Histoire d'Aureille

 

’étymologie du nom Aureille, pour les uns, laisse à penser qu’il y a un lien avec la voie aurélienne toute proche. Pour d’autres, il s’agit d’y voir l’évolution phonique du nom du propriétaire romain du terroir : Aurélius. Enfin, une dernière explication, semblant des plus probable, tend à démontrer qu’il aurait existé, selon une légende, un Saint Aureille, honoré lorsqu’on souhaitait l’arrivée du mistral ; bien présent dans ce lieu venté par le couloir ouvert au cœur des Alpilles.
Les premiers documents écrits connus concernant Aureille datent des XIème et XIIème siècles.
Mais comme en attestent des traces de la préhistoire mises à jour au début du siècle dernier, ce site était déjà habité à l’âge de la pierre polie. Une sépulture collective, constituée de dalles, a été découverte. Elle contenait des ossements humains, des outils en os, des lames en silex et quelques ornements.
L’époque romaine reste néanmoins la plus riche, au temps où les villas fleurissaient au milieu des vergers. Des tombes gallo-romaines creusées dans le roc, ainsi qu’une bergerie, ont été recensées.
Les invasions germaniques au Vème siècle provoquant un repli des populations vers les villes plus faciles à défendre, Aureille resta inhabité pendant de longues années, jusqu’au XIIème siècle. Le village, devenu fortifié, relève alors de l’archevêché d’Arles, et va traverser les querelles politiques et militaires des seigneurs des terroirs avoisinant, jusqu’à voir son château détruit en 1593.
Une nouvelle fois, en ce début de XVIIème siècle, le village reprend vie…
On recense une trentaine d’habitants tout au plus, bientôt rejoints par de nombreux bergers descendus des Alpes au gré des transhumances. Ils arrivèrent d’ailleurs, d’Eyguières, de Roussillon, d’Eyragues…

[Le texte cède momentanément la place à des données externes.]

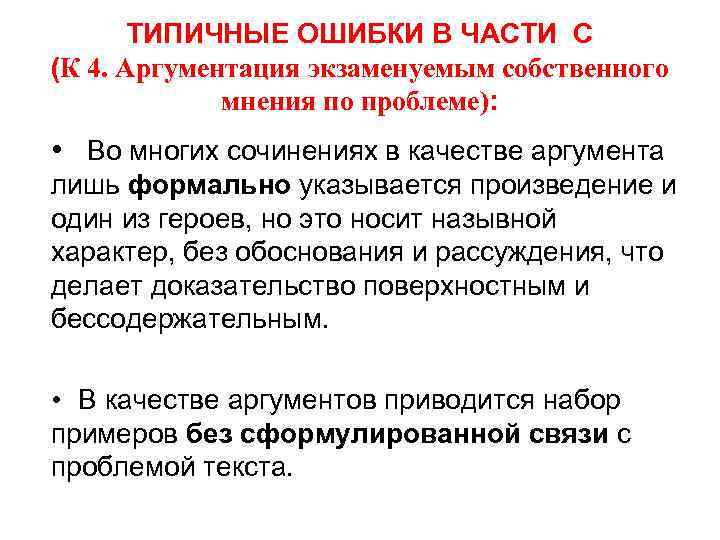 ТИПИЧНЫЕ ОШИБКИ В ЧАСТИ С
(К 4. Аргументация экзаменуемым собственного мнения по проблеме):

• Во многих сочинениях в качестве аргумента лишь формально указывается произведение и один из героев, но это носит назывной характер, без обоснования и рассуждения, что делает доказательство поверхностным и бессодержательным.

• В качестве аргументов приводится набор примеров без сформулированной связи с проблемой текста.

N’ayant que leur courage et la volonté de faire de cette terre la leur, ils s’installèrent en ce début de siècle dans un village en ruine, absent de toute vie, de toute culture.
Personne n’imaginait alors que, dans des conditions rudes et harassantes, ces émigrés résisteraient. Et ils ont résistés. A force de ténacité et de sacrifice, ils sont restés. Sans relâche, ils se sont obstinés ; à défricher, à semer, à planter cette terre difficile. Ainsi, jour après jour, année après année, le village reprend vie et s’agrandit. Aureille renaît…
Il connaitra son véritable développement au XIXème siècle avec l’installation définitive d’une Mairie et d’une école. Le canal de Craponne (1554), puis le canal de la Vallée des Baux (1909) vont permettre l’irrigation d’une vaste zone au sud du village. Le progrès et la lente mécanisation seront les fidèles artisans de l’essor de l’agriculture, encore présente aujourd’hui.
Aureille a donc fêté en 2008 son 400ème anniversaire. Si le village connaît aujourd’hui une croissance démographique lente et mesurée, il a su se préserver des agressions urbanistiques ravageuses pour garder en tout équilibre son identité et sa culture, et ce dans un cadre de vie exceptionnel.
Le voyageur de passage, s’il veut bien prendre le temps, ressentira sans aucun doute cette convivialité, cet esprit familial, ce sentiment étroit de solidarité et d’unicité, ouvert sur les autres.